I spent the first 23 years of my life living in a small suburb of Cleveland, Ohio. I moved to Boulder shortly after graduating college because I was drawn to the mountains and rock-climbing culture out West. Boulder is still one of my favorite places on earth. From there, I started to branch out, travel-wise, vacationing in like-minded locales like Seattle, Portland, and San Diego.

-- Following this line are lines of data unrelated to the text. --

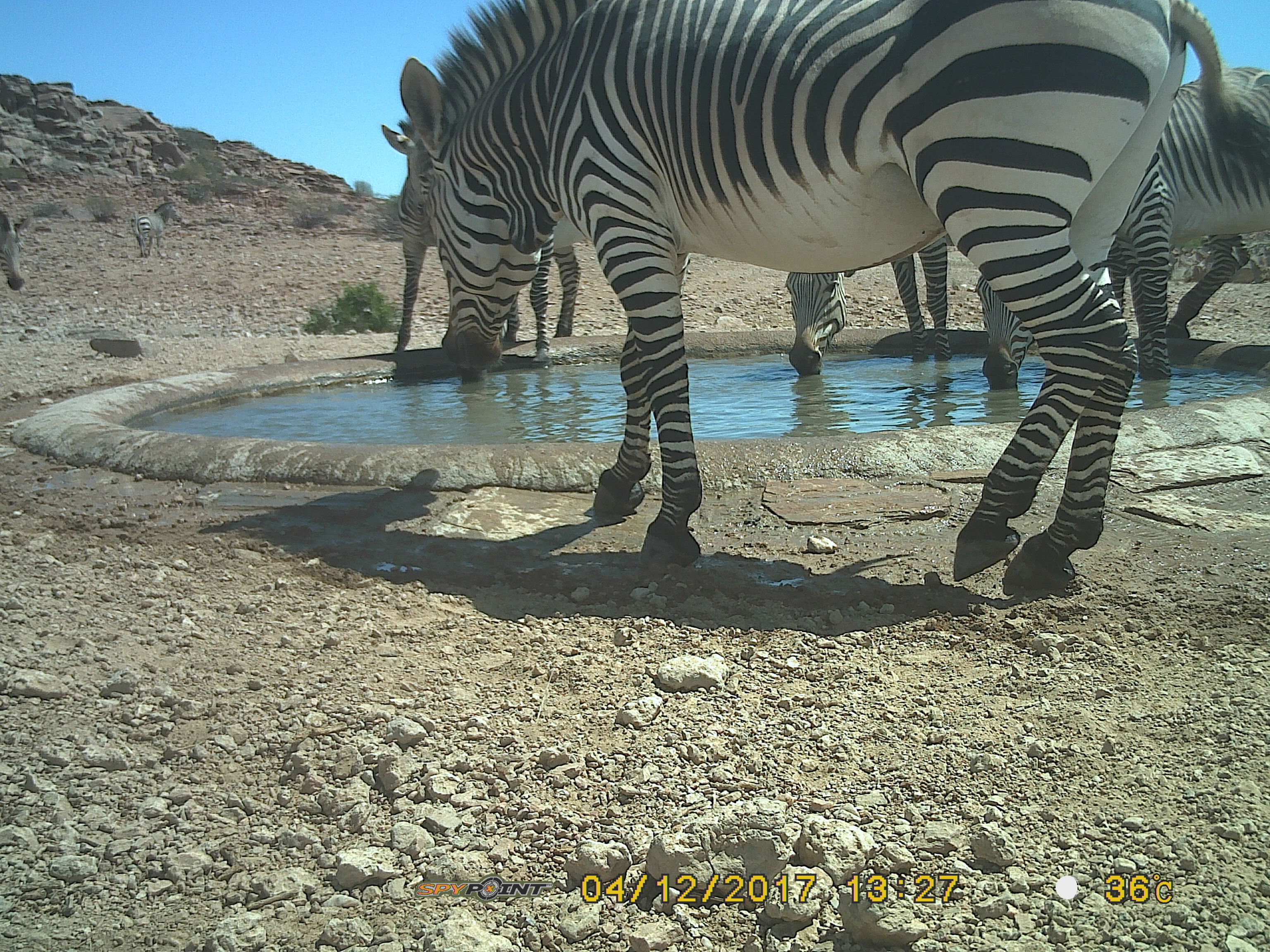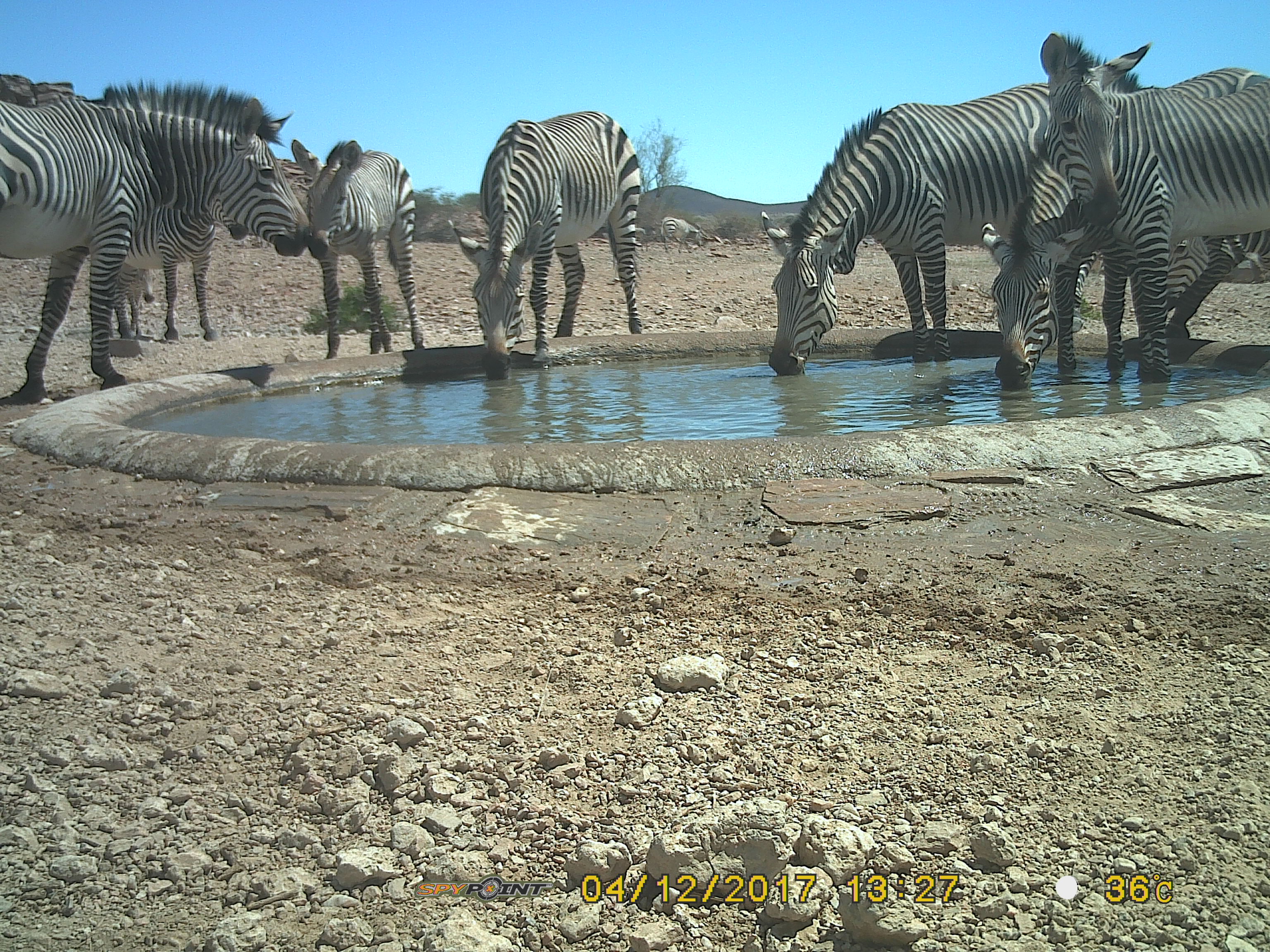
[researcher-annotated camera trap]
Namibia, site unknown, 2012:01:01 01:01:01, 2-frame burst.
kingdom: Animalia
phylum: Chordata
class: Mammalia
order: Perissodactyla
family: Equidae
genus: Equus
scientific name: Equus zebra hartmannae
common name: hartmann's mountain zebra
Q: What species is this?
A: Equus zebra hartmannae (hartmann's mountain zebra).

My first trip overseas was to Paris, for my 30th birthday. I actually had an awful experience, just complete and utter culture shock—everything from the overcrowded city streets, to the language barrier. It was a wake-up call that I had a lot to learn about the world outside of the U.S. I committed to getting out of my American comfort zone as much as possible, and started traveling internationally more and more, using up all my vacation time at work. Three years later, I left my job as a database analyst at Oracle to pursue a dream of becoming a full-time travel writer. I’ve since visited more than 30 countries.
More about Jayme:
Adventure journalist Jayme Moye has written hundreds of narratives for more than 50 publishers, including National Geographic, Travel + Leisure, Men’s Journal, New York, and Fodor’s Travel Intelligence. In 2014, the North American Travel Journalists Association named her Travel Journalist of the Year. Jayme’s stories have been anthologized in The Best Women’s Travel Writing, Volume 10 and Vignettes and Postcards from Paris. Her first book, On the Nose: A Lifelong Obsession with Yosemite’s Most Iconic Climb, will be available September 1, 2016.